Copy the page URI to the clipboard
Mitra, Robin; McGough, Sarah; Chakraborti, Tapabrata; Holmes, Chris; Copping, Ryan; Hagenbuch, Niels; Biedermann, Stefanie; Noonan, Jack; Lehmann, Brieuc; Shenvi, Aditi; Doan, Xuan Vinh; Leslie, David; Bianconi, Ginestra; Sanchez-Garcia, Ruben; Davies, Alisha; Mackintosh, Maxine; Andrinopoulou, Eleni-Rosalina; Basiri, Anahid; Harbron, Chris and MacArthur, Ben
(2023).
DOI: https://doi.org/10.1038/s42256-022-00596-z
Abstract
Missing data are an unavoidable complication in many machine learning tasks. When data are ‘missing at random’ there exist a range of tools and techniques to deal with the issue.

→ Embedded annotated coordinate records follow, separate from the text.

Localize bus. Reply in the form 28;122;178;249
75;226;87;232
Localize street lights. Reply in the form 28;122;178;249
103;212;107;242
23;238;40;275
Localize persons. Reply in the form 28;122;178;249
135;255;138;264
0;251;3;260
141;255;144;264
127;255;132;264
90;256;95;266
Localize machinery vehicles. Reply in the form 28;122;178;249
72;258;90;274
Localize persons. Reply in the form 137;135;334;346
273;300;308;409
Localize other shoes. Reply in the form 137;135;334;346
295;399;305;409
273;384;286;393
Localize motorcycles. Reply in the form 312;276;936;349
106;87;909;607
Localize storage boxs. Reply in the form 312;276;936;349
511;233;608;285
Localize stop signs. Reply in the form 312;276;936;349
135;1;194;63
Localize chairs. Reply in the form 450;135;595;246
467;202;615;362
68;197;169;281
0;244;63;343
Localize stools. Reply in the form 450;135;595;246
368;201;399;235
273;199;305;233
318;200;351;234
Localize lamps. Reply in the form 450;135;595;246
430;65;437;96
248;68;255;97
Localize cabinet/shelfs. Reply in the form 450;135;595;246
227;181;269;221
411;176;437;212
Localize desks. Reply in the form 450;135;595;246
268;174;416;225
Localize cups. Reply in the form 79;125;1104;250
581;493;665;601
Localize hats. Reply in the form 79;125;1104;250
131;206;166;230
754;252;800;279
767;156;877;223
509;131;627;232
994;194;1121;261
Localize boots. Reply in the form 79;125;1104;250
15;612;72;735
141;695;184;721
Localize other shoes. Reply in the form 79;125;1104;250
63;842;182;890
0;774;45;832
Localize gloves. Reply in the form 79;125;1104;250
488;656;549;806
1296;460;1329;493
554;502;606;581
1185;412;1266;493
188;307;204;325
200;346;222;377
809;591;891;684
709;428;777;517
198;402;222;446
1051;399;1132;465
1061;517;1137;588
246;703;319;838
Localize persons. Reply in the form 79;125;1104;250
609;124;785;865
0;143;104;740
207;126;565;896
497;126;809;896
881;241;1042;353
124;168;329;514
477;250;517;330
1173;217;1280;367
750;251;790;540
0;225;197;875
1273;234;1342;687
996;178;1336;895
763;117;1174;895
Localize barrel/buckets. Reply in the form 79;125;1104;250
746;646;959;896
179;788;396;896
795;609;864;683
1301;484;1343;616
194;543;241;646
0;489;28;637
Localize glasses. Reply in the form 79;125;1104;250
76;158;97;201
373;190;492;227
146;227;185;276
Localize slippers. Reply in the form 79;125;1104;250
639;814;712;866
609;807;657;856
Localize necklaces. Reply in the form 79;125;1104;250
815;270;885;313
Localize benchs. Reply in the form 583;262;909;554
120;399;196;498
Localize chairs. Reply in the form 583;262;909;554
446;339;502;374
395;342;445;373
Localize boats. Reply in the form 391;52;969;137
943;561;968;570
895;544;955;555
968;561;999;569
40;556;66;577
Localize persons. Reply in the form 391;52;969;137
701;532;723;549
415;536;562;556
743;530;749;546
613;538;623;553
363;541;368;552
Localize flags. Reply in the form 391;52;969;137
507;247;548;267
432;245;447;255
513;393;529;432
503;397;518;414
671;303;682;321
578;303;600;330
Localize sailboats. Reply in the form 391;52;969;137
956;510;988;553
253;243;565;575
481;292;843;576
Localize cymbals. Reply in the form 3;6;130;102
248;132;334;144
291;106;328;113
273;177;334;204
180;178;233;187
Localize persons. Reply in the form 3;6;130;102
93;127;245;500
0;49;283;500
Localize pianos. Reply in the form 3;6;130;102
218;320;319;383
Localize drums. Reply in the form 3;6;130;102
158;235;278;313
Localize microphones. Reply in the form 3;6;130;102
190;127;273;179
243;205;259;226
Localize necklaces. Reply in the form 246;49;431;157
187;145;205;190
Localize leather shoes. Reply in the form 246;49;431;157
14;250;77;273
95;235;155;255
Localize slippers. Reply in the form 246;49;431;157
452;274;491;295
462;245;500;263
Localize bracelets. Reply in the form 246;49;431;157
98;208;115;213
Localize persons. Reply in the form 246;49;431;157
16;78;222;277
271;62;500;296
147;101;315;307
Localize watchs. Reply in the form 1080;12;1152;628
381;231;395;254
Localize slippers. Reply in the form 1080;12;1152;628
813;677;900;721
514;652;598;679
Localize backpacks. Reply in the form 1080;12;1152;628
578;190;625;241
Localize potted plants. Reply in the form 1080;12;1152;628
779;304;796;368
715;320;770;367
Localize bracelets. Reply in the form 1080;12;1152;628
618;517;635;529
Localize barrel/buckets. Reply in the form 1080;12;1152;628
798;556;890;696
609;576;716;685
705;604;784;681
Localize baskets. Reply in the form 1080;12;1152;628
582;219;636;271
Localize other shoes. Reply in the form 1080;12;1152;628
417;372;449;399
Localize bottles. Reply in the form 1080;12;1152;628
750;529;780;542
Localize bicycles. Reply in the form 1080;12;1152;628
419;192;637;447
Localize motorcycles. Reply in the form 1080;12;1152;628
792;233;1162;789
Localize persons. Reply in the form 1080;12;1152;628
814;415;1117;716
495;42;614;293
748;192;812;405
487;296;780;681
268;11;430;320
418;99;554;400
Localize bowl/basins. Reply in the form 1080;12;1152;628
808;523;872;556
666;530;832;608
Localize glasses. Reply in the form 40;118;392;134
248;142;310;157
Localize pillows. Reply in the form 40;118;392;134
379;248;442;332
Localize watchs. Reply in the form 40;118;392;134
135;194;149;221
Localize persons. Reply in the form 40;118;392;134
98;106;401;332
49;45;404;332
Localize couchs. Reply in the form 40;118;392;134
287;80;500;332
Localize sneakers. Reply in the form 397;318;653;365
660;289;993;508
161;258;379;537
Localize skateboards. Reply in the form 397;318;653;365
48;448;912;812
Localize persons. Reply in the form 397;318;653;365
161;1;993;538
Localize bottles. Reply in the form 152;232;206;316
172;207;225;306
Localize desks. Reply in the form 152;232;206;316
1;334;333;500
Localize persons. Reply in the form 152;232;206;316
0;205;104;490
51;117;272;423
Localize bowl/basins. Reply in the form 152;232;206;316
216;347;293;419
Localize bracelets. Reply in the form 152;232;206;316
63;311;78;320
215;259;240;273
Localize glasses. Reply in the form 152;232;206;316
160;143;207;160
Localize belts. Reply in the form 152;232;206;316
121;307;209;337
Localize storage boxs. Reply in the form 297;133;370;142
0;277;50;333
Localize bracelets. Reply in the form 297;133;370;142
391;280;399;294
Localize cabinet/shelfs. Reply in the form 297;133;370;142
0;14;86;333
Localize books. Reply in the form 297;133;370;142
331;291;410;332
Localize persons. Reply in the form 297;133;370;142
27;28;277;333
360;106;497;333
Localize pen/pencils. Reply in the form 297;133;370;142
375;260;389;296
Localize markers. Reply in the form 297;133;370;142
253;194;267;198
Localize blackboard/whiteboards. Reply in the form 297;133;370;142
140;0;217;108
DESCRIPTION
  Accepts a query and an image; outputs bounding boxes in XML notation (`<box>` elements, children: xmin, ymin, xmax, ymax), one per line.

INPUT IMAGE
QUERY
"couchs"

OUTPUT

However, as machine learning studies become more ambitious, and seek to learn from ever-larger volumes of heterogeneous data, an increasingly encountered problem arises in which missing values exhibit an association or structure, either explicitly or implicitly. Such ‘structured missingness’ raises a range of challenges that have not yet been systematically addressed, and presents a fundamental hindrance to machine learning at scale. Here we outline the current literature and propose a set of grand challenges in learning from data with structured missingness.